Dean, I don't have the standard in front of me, but does it really say that the datum feature simulators must be perfectly located to one another?

We all know about the "mutually perpendicular" requirement, but that's perfect orientation. I'm itching to see if it says perfect location.

John-Paul Belanger
Certified Sr. GD&T Professional
Geometric Learning Systems
 
I thank you all again for going through this.
This was 20 years ago, technically, we should be asking what it would mean under the 1982 standard.
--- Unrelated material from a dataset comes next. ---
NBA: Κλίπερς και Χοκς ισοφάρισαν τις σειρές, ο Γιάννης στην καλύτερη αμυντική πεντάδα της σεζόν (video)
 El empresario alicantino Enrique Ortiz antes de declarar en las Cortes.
Any part drawing that I am aware of that used this scheme would have been referencing that.

Dean,
Thank you.

CH,
Is pmarcs’ issue the same problem you had too when you proposed A-B, I never really understood where you were going there?

pmarc,
I think your question is now whether the “theoretical gages” we conceptually use to establish these things are allowed to be perfect or based on an “image of perfection”. I admit, I have always thought this was an oversimplification by the standard too, but I believe it is one ASME has been making since the beginning.
This “image of perfection” gaging concept was the way it explained in 1982 and if 1994 has made statements that undercut that then, for me, it will serve as another example of the standards being inconsistent with their own logic. Then if, 2009 makes statements to bring it back, it sounds more to me like someone made a temporary mistake. What was the actual concentricity between the (2) A-B collets used to inspect runout? What is the tolerance on the 25mm basic offset datum A established under the offset datum section? What is the tolerance of datum targets relative to each other? What is the tolerance on a basic dimension in the first place? These examples and concepts are based on the same ‘image of perfection” and have been shown consistently throughout the different versions of the standard all with small text caveats saying in essence: “if it matters, it might matter”. Kind of like the ISO saying: “if the part is out of tolerance but it works the part is OK”, seems like they are all “hedging their bets” to me.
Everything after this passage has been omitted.